> _Required action A_
From the tyromancy article, render this sentence in Spanish: "Tyromancy is a method of divination or fortune-telling using cheese."
> _Required action B_
Carry the tyromancy article forward, writing on from the point where it ends.

> _Supplied passage_
= Tyromancy =

Method of divination using cheese

Tyromancy is a method of divination or fortune-telling using cheese. Written accounts of the practice date from the 2nd century AD, with it reaching the height of its popularity in the Middle Ages and early modern period. In the 21st century, the practice draws on methods from dream interpretation and antique spell manuals.

== History ==
The first recorded mention of tyromancy is believed to be in Oneirocritica, a 2nd-century AD treatise on dream-interpretation by Greek diviner Artemidorus of Daldis. Artemidorus claimed it to be one of the most unreliable forms of divination, writing that "the truth is spoken by sacrificers and bird-diviners and astrologers and observers of wonders and dream-diviners and liver-examiners alone". He counted tyromancers as "false diviners" along with dice-diviners, sieve-diviners, and necromancers. At the Second Council of Ephesus in 449, bishop Sophronius of Tella was accused of various forms of divination including tyromancy, and oomancy (divination with eggs).

Brief text snippets from websites:

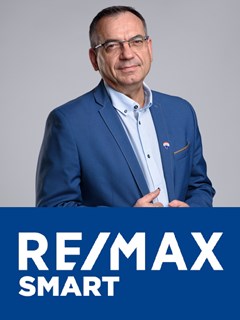 Tomasz Wyszomirski - RE/MAX Smart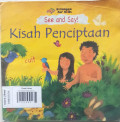 KISAH PENCIPTAAN/SEE AND SAY!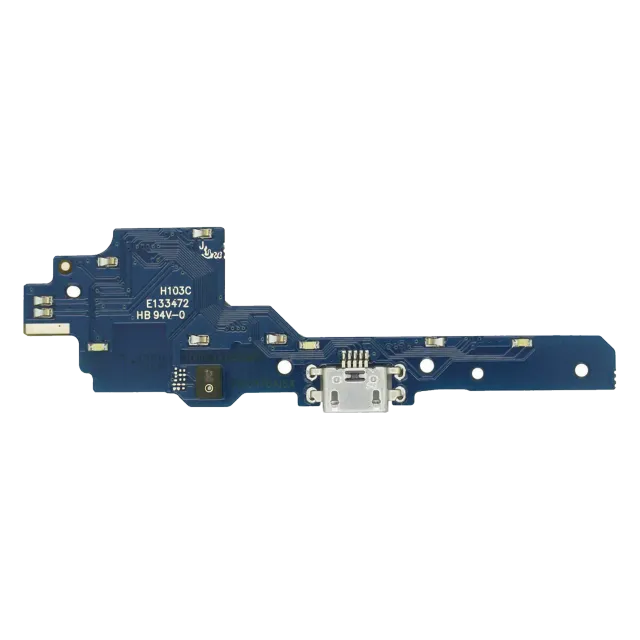 Nabíjecí konektor s deskou pcb pro T-Mobile Revvl Plus (C3701A) (Aftermarket Plus)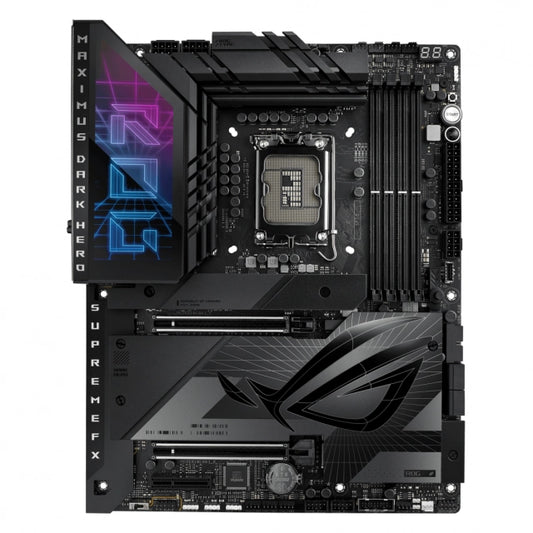 Asus ROG MAXIMUS Z790 DARK HERO MB AS ROG MAXIMUS Z790 DARK HERO DDR5, 4711387339121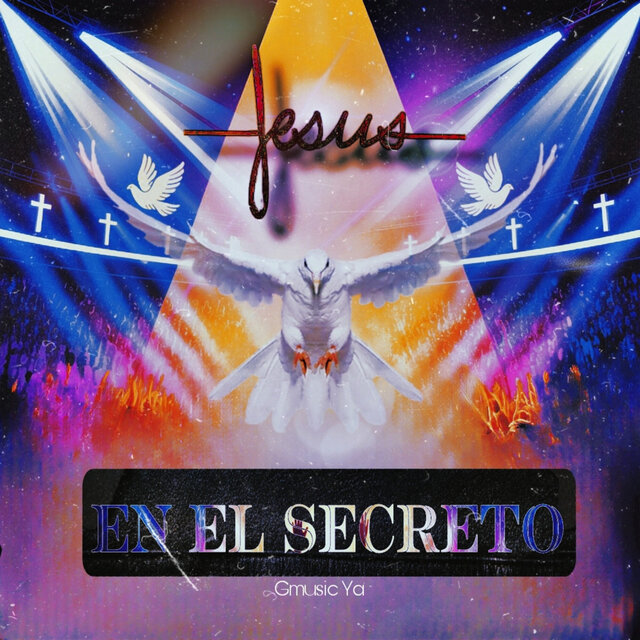 En el secreto (Jesus)
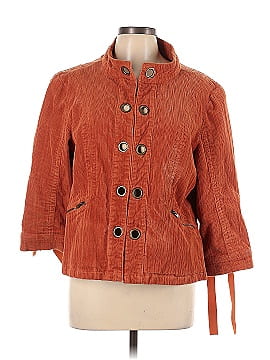 DressBarn Jacket (view 1)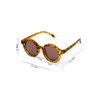 iboode 2020 الاطفال النظارات الشمسية Grils جميل الطفل نظارات شمسية الأطفال النظارات للبنين Oculos Gafas De Sol UV400 ظلال 6 ألوان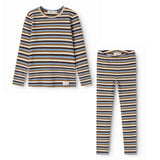 MarMar Stripes 2pc Set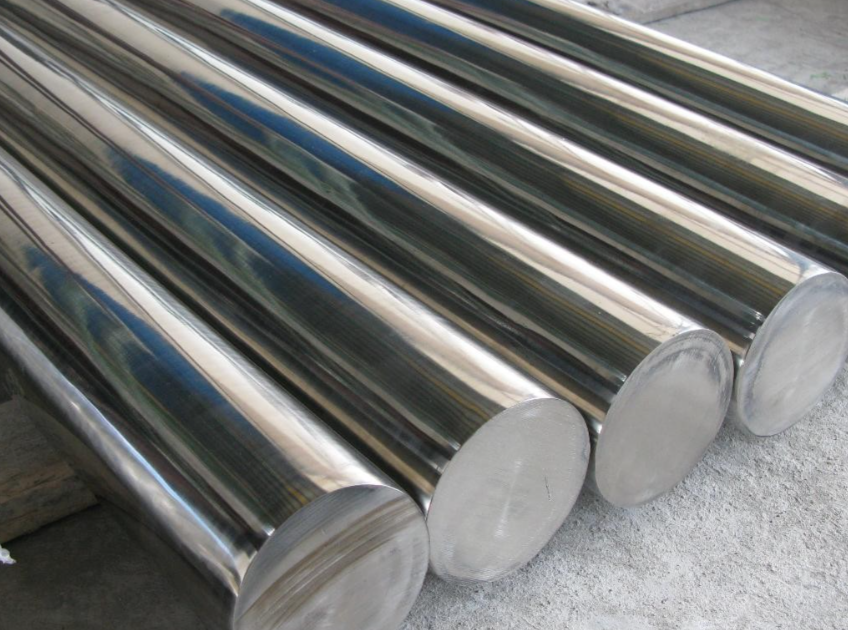 What are the criteria for selecting the right bearing material?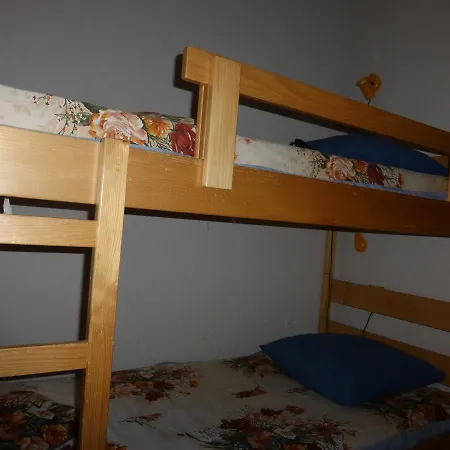 Apartment Zenith 2017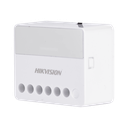 (AX PRO) Relevador Inalámbrico / 1 Entrada de Alarma 24/7 / 1 Salida de Relevador 0 a 36 Vcc (Max. 5 A)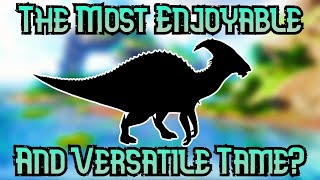 The Top 10 Most Enjoyable And Versatile Ark Tames!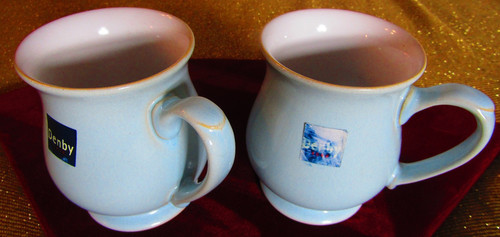 Vtg denby langley - vtg,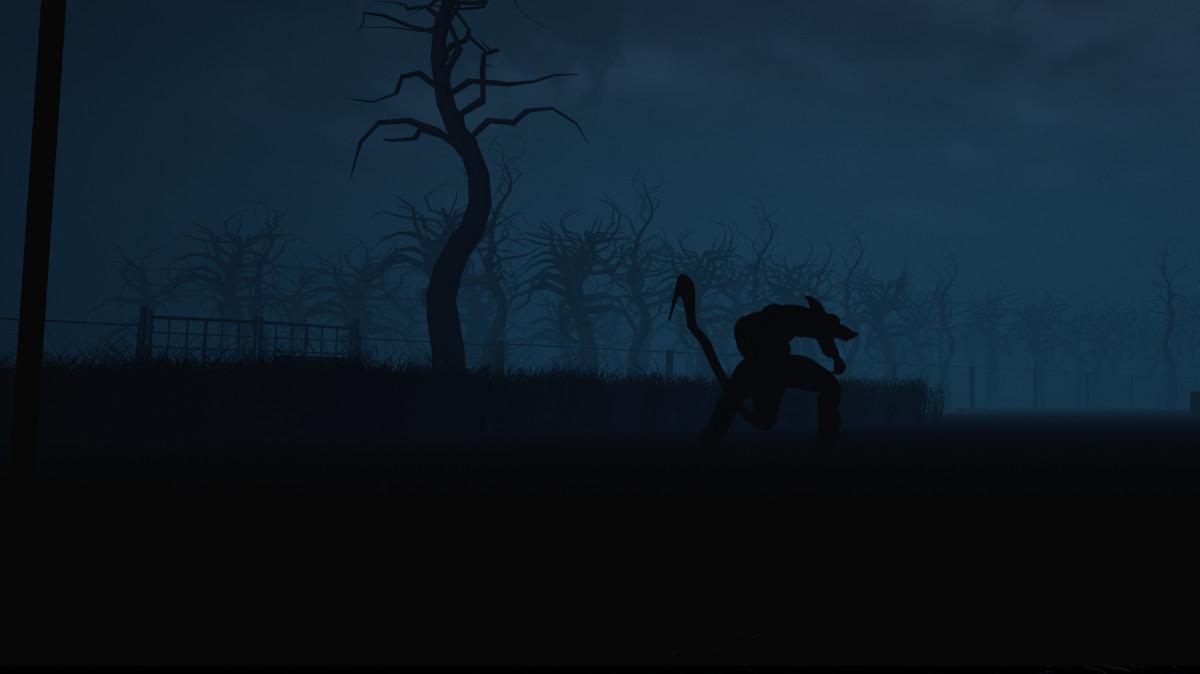 Abandoned ستيم كود رقمي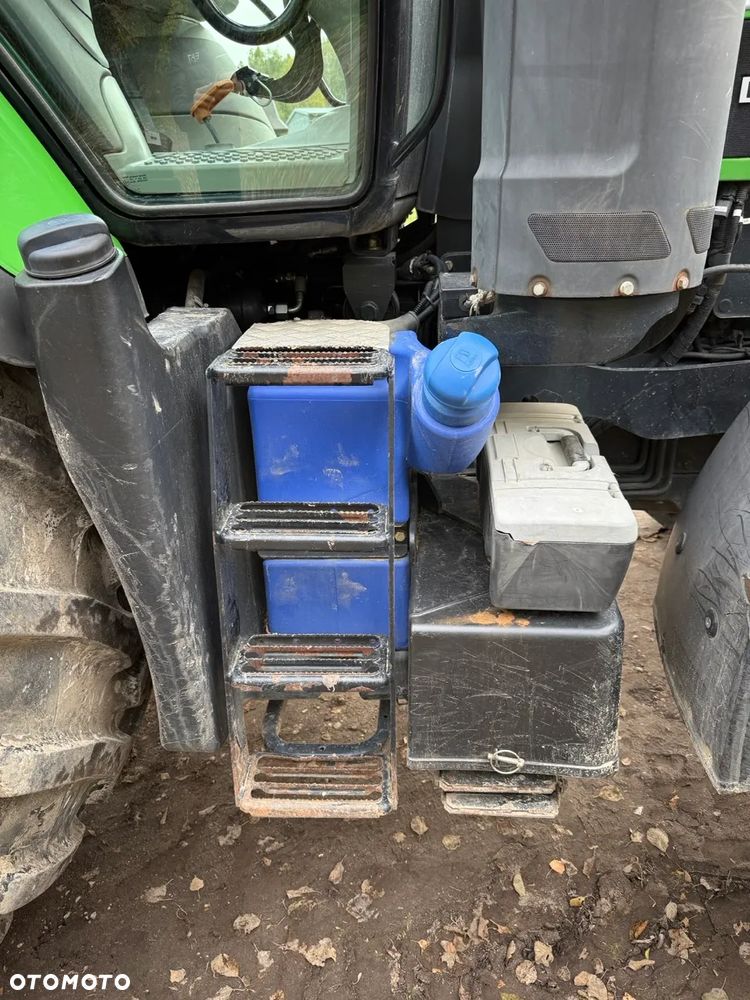Deutz-Fahr 6190 P - 13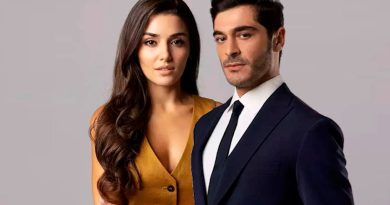 Serie turca bambaska biri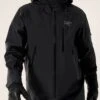 GORE-TEX Sentinel Relaxed Jacket (Women)(Arcteryx Gore Tex Sentinel Relaxed Jacket Women Wt25)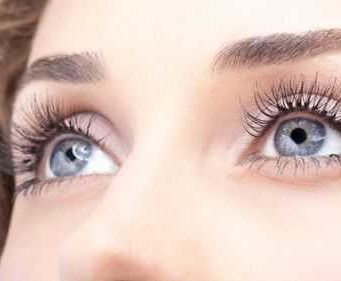 Пластика век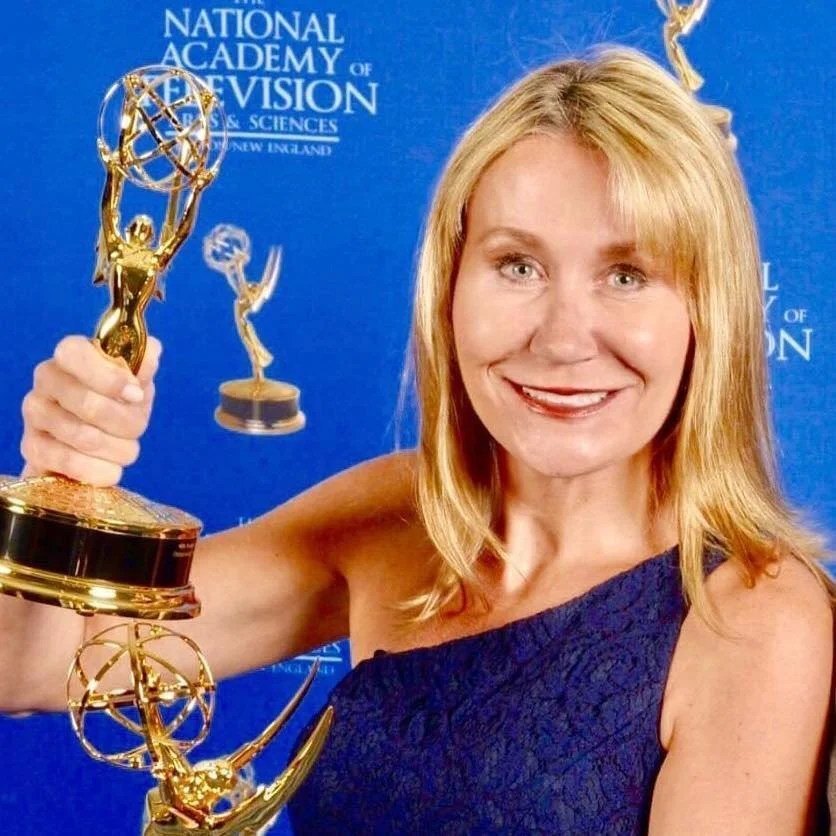 Mary Schwager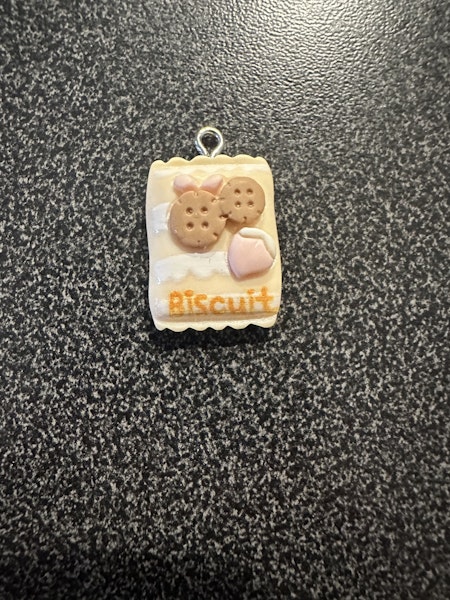 BERLOCK BISCUIT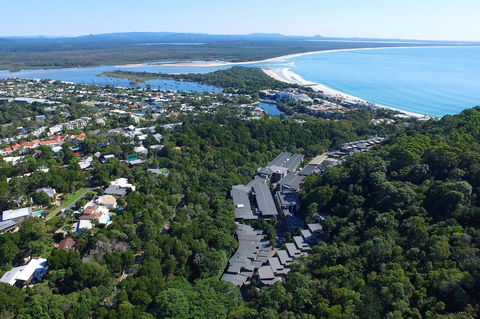 Peppers Noosa Resort And Villas - Lennox Head Accommodation 34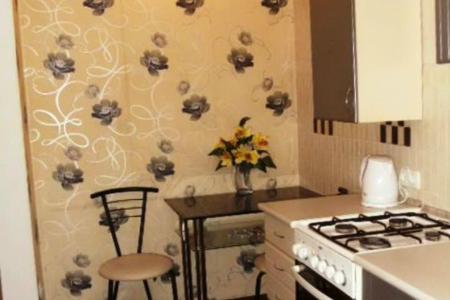 Просторная однокомнатная квартира по привлекательной цене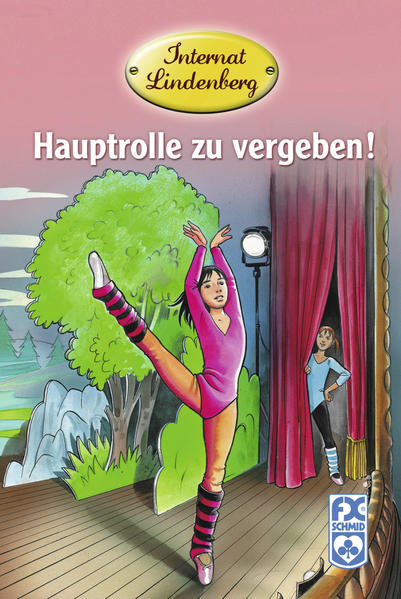 Internat Lindenberg. Hauptrolle zu vergeben!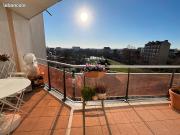 Appartement 3 pièces 74 m²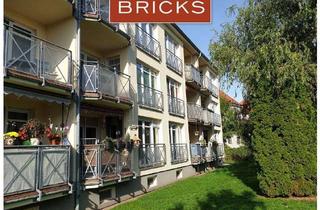 Wohnung kaufen in Rothenseer Straße 60, 39124 Neue Neustadt, Solide Kapitalanlage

> _Exercise result A_
La tiromancia es un método de adivinación o de predicción del futuro que utiliza el queso.

> _Exercise result B_
In a piece for food magazine Saveur, 21st-century tyromancer Jennifer Billock claims that the practice of cheese fortune-telling reached peak popularity in agrarian England in the Middle Ages and early modern period. She claims that using cheese was more convenient than previous methods of divination like molybdomancy which used molten metal as most families had some sort of milk-producing livestock. According to Billock, tyromancy had all but disappeared by the 1920s. She speculates that this may in part be due to the popularity of the Rider–Waite tarot card-deck which was introduced in 1909. Billock, however, provides no sources for her claims, and the validity of her statements is unclear.

In 2023, Billock's own practice was covered by the CBC News in Canada and by ABC News in Australia. She described tyromancy as a fun method of divination because participants get to eat the cheese after their fortune has been told.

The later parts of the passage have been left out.